## Data in this exercise
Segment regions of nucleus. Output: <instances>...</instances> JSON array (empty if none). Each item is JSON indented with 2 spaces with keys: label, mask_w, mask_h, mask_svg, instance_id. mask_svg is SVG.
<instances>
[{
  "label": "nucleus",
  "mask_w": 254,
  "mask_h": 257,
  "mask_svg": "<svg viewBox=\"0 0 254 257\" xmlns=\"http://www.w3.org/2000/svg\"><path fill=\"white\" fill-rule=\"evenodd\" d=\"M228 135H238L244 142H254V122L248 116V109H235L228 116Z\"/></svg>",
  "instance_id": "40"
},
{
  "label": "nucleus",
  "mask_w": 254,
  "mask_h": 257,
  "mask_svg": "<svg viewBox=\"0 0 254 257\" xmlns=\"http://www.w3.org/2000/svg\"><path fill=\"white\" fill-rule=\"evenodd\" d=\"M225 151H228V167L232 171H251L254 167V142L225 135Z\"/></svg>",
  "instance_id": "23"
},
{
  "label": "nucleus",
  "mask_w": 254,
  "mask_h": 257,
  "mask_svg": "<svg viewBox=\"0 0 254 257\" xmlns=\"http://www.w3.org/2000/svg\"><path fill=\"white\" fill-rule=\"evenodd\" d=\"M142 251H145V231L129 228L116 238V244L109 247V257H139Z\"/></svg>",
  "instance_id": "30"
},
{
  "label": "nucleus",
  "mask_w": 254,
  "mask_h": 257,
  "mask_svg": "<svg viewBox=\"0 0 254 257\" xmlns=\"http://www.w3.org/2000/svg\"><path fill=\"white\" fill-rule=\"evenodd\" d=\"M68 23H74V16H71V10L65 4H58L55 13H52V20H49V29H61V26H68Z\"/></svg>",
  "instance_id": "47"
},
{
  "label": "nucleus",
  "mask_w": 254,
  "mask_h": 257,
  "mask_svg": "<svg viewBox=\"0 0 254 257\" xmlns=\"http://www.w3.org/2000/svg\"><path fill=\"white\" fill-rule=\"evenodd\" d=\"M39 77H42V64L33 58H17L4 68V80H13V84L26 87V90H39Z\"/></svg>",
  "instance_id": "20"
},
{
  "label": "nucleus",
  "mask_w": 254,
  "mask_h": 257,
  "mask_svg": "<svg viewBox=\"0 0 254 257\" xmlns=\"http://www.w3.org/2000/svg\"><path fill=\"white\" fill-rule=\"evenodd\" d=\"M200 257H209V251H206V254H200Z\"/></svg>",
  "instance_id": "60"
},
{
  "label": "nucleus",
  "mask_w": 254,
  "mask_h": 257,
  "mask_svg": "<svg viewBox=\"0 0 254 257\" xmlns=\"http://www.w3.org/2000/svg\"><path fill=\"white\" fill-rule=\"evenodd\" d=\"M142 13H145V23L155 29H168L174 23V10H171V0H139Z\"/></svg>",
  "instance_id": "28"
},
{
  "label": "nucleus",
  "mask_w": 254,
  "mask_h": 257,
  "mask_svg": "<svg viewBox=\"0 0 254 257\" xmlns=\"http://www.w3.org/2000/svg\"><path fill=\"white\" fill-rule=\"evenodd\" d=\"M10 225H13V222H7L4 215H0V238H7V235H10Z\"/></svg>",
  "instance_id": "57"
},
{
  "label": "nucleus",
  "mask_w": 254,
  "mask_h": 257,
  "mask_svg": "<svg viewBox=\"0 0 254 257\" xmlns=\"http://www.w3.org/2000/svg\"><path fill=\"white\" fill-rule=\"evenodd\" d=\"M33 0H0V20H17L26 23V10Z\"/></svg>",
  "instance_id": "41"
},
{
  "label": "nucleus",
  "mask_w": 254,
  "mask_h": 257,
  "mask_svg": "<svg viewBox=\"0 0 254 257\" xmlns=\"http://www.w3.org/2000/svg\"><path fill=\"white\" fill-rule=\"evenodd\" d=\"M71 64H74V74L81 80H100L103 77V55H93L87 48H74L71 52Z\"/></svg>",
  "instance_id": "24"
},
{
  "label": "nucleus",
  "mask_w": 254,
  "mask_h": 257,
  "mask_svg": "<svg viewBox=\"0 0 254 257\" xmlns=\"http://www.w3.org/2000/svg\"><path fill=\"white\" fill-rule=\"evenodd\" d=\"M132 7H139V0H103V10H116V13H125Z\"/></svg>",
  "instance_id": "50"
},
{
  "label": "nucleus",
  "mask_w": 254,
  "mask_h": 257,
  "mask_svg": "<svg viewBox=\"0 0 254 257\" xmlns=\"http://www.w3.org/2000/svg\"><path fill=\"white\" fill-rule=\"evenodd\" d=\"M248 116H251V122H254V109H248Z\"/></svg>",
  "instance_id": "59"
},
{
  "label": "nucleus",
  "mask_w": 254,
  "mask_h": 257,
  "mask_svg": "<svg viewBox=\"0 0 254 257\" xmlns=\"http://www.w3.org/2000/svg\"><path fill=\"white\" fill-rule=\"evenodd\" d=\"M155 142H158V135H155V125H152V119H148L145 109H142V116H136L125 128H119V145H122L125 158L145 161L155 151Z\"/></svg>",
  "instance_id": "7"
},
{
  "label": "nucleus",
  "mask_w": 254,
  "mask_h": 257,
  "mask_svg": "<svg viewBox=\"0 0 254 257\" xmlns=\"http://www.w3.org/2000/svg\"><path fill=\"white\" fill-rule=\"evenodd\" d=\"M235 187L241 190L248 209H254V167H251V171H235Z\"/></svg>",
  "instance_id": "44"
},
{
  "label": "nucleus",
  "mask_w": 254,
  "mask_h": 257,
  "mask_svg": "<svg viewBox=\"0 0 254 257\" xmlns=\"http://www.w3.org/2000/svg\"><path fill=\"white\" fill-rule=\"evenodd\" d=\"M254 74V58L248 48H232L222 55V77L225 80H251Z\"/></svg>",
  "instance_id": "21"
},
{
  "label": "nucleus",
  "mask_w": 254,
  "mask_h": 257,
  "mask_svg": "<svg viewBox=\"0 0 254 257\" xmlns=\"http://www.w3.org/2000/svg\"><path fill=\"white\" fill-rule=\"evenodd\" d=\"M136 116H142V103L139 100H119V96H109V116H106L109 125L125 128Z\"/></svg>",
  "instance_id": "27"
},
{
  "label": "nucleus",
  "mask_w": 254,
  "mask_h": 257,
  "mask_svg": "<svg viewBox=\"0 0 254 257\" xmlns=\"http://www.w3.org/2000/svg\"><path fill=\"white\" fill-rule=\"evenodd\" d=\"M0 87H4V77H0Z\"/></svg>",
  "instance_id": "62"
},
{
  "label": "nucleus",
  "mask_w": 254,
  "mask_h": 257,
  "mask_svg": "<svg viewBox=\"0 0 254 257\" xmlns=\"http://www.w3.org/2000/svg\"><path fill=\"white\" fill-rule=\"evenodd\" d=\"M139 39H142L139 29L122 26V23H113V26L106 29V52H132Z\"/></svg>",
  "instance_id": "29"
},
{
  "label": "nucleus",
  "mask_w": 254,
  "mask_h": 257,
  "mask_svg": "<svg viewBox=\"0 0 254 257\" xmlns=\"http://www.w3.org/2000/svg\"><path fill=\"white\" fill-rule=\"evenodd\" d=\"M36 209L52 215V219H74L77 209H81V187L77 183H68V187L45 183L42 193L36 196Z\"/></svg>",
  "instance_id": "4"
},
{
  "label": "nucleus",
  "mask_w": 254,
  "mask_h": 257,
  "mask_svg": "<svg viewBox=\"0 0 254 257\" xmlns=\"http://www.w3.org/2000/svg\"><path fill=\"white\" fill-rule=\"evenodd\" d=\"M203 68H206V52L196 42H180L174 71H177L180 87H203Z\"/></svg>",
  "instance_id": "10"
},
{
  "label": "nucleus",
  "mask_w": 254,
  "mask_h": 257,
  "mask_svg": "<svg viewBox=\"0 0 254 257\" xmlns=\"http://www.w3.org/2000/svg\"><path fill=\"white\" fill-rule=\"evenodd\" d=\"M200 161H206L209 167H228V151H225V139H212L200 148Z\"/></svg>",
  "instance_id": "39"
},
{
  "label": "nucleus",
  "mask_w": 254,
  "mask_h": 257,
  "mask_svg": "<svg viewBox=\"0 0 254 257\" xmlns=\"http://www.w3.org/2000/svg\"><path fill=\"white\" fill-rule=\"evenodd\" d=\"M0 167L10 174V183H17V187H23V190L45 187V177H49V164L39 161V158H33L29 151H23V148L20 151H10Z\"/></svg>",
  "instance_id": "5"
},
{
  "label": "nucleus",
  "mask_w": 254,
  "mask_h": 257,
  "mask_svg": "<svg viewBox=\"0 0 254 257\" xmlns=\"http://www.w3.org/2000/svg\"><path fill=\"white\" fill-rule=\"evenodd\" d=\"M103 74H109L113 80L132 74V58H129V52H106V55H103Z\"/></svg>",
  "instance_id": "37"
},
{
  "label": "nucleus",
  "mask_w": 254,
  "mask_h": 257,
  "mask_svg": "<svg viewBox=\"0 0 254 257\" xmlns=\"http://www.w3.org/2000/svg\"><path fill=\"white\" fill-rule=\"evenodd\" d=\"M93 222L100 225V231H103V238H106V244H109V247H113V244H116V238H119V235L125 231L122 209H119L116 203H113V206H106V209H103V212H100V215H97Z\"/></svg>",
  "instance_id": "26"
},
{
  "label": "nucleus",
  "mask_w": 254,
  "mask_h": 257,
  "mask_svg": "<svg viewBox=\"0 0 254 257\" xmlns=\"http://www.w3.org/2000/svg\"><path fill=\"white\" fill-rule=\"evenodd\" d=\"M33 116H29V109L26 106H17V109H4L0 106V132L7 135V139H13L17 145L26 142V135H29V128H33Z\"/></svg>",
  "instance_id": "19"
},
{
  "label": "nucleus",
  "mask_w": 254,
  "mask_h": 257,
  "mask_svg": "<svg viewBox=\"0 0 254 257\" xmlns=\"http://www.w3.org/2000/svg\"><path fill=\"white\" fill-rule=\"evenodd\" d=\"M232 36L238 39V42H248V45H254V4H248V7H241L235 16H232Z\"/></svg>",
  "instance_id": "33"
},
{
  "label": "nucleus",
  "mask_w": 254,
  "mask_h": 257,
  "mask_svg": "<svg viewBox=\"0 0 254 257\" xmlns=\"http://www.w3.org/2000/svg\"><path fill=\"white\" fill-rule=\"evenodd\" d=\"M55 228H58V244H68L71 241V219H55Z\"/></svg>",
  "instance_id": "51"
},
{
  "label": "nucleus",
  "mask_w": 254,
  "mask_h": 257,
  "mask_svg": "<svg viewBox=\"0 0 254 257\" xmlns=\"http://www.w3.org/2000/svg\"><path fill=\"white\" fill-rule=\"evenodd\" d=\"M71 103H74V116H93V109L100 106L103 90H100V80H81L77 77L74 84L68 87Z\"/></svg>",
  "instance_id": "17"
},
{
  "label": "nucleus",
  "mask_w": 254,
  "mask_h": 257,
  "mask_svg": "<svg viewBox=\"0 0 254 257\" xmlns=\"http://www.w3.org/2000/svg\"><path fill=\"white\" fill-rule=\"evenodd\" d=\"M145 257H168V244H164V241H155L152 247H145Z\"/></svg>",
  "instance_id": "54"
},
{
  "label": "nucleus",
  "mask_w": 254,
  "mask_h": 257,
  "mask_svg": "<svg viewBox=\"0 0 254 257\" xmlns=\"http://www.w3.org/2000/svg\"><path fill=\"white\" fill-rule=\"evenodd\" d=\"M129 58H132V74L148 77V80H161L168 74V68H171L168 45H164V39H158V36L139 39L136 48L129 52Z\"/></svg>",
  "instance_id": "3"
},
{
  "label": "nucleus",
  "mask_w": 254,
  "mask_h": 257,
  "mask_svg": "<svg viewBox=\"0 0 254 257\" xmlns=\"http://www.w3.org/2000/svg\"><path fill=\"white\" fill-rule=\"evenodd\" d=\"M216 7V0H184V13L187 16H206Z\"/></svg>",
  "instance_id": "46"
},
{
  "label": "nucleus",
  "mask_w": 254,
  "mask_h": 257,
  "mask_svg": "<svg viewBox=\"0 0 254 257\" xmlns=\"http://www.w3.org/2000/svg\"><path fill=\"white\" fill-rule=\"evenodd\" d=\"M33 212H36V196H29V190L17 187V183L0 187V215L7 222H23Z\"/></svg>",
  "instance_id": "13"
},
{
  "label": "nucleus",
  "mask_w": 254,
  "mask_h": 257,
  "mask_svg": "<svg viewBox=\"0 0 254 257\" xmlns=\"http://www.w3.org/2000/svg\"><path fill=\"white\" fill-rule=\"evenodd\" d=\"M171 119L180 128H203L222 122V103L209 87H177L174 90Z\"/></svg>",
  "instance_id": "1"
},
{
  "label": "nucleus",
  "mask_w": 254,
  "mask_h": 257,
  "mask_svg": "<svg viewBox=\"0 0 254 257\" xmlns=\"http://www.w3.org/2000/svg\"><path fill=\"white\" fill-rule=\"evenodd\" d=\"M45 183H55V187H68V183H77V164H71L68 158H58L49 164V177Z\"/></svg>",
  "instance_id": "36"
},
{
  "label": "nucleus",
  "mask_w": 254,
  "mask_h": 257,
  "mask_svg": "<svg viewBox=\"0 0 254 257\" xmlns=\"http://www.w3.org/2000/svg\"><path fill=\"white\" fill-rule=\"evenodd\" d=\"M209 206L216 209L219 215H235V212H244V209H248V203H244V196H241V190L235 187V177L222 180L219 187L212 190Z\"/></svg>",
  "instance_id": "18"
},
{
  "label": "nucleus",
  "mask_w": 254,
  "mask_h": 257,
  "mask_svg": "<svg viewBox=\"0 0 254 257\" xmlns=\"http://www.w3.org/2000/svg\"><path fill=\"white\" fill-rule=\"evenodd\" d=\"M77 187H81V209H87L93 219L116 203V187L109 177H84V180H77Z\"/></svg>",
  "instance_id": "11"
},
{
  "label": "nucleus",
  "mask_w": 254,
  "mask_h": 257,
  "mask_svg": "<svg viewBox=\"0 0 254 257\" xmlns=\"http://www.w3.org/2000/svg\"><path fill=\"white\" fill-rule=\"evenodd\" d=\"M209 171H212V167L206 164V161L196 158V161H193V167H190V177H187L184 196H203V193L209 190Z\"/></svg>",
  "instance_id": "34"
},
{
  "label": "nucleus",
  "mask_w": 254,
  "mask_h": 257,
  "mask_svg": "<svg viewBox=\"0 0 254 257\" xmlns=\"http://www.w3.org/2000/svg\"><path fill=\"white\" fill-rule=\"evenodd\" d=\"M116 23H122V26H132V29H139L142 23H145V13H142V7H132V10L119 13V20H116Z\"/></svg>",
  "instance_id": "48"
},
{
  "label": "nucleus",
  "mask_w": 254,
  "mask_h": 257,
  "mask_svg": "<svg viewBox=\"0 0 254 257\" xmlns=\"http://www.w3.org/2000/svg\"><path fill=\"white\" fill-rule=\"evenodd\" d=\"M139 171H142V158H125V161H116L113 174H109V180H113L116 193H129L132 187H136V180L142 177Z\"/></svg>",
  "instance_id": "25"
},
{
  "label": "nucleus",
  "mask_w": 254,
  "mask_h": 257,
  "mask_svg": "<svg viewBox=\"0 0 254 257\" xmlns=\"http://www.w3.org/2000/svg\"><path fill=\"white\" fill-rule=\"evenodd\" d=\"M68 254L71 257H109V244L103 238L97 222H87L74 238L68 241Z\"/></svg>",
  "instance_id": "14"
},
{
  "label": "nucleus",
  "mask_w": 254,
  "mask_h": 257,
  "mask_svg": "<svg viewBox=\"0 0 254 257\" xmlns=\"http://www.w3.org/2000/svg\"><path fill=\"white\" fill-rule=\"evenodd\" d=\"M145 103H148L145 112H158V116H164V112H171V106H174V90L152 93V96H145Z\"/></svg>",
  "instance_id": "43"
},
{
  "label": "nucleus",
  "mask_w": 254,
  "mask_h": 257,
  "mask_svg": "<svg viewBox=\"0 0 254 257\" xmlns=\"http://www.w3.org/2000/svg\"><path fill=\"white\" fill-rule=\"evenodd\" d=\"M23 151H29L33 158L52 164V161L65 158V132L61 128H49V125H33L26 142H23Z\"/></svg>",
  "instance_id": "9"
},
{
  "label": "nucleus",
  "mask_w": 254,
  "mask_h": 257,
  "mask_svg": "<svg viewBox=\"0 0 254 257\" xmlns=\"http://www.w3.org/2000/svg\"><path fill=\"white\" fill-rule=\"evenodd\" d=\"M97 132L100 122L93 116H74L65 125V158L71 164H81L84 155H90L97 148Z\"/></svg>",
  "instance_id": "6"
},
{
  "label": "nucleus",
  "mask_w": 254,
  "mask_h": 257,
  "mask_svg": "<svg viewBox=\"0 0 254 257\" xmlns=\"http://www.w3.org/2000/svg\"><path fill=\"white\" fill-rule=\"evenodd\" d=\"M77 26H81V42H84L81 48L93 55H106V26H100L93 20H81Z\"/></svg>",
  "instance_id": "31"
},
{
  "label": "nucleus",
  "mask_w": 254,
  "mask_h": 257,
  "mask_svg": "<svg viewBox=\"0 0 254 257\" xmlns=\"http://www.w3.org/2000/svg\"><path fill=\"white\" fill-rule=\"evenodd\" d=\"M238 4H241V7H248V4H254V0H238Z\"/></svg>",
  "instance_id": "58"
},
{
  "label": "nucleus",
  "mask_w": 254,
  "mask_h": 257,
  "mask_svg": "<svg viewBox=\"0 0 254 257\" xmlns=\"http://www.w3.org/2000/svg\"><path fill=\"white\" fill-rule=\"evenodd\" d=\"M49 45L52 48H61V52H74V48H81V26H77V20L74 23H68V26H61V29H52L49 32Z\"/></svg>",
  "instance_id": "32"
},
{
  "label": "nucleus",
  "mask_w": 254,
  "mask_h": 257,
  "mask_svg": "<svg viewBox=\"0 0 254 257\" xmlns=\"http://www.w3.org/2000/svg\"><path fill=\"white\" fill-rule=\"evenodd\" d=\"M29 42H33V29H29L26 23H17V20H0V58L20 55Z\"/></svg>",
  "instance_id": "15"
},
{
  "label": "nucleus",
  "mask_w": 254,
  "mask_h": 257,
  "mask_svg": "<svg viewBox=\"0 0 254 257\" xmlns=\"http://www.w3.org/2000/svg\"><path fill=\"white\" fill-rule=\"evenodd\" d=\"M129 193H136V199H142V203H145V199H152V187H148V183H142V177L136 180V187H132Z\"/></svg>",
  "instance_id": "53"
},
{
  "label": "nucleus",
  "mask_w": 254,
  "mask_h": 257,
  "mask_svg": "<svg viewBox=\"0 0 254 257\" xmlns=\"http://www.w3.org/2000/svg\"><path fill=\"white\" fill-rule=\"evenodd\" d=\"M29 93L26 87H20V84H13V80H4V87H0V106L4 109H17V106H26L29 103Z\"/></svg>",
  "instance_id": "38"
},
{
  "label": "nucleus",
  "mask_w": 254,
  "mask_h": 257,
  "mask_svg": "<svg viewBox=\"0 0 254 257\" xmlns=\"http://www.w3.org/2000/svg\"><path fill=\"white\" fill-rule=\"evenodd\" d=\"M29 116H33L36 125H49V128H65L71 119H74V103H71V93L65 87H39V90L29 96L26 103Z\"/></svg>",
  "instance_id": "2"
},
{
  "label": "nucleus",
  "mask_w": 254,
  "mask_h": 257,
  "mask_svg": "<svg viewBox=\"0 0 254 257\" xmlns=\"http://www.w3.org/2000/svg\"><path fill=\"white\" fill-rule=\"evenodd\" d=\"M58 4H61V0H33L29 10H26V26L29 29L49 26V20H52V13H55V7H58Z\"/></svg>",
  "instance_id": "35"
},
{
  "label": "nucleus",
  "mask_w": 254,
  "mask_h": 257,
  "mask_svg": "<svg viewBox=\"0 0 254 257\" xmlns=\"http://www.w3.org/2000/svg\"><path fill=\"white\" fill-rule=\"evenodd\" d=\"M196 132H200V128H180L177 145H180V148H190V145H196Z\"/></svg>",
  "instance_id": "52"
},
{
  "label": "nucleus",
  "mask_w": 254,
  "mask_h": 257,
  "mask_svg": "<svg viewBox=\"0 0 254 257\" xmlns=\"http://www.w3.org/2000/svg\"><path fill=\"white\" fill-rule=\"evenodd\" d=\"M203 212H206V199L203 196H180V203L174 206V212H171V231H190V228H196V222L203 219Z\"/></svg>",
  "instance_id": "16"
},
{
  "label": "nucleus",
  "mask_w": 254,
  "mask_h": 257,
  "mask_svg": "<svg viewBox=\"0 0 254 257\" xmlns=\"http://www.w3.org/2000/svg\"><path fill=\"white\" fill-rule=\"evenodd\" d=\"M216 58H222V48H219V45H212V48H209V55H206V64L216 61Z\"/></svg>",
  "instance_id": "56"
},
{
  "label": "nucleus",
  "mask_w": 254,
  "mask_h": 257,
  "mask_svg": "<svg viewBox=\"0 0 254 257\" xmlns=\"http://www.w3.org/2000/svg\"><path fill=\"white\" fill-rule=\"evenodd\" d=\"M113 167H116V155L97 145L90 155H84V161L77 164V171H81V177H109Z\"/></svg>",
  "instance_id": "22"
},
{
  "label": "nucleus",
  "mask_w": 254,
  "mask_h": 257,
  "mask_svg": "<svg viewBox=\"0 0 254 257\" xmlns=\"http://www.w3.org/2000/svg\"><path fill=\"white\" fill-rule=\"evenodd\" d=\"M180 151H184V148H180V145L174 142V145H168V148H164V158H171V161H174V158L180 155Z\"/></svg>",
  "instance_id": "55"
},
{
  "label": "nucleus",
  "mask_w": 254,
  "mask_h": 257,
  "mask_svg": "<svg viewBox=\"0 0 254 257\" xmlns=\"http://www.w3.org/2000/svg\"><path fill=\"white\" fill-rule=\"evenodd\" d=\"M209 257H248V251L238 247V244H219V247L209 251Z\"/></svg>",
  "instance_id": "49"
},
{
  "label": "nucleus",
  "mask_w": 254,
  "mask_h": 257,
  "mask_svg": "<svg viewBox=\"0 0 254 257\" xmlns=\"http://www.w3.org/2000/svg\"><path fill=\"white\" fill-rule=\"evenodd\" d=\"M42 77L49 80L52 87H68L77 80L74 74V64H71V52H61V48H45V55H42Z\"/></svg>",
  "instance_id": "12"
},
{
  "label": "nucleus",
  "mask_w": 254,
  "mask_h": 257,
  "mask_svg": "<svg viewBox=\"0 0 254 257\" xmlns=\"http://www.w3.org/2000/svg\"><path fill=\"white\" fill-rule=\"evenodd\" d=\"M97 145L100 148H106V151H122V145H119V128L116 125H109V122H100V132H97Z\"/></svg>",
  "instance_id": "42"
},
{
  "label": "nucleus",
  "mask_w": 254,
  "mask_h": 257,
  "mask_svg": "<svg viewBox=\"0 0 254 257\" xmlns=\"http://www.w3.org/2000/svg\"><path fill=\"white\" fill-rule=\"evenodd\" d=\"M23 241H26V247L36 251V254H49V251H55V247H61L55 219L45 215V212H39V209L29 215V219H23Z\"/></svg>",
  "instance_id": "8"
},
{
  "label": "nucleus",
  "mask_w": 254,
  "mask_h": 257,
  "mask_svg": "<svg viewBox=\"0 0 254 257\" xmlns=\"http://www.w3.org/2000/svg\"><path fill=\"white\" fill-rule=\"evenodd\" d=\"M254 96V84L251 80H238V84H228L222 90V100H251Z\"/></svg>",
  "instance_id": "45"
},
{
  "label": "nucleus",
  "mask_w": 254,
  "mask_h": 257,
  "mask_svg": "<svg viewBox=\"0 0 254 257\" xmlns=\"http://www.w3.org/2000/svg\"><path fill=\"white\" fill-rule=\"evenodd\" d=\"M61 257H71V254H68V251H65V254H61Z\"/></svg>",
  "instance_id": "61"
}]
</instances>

## Instruction
Pull out every line of the records that contains the string "instances", matching case exactly, and copy each one.

## Right answer
Segment regions of nucleus. Output: <instances>...</instances> JSON array (empty if none). Each item is JSON indented with 2 spaces with keys: label, mask_w, mask_h, mask_svg, instance_id. mask_svg is SVG.
<instances>
</instances>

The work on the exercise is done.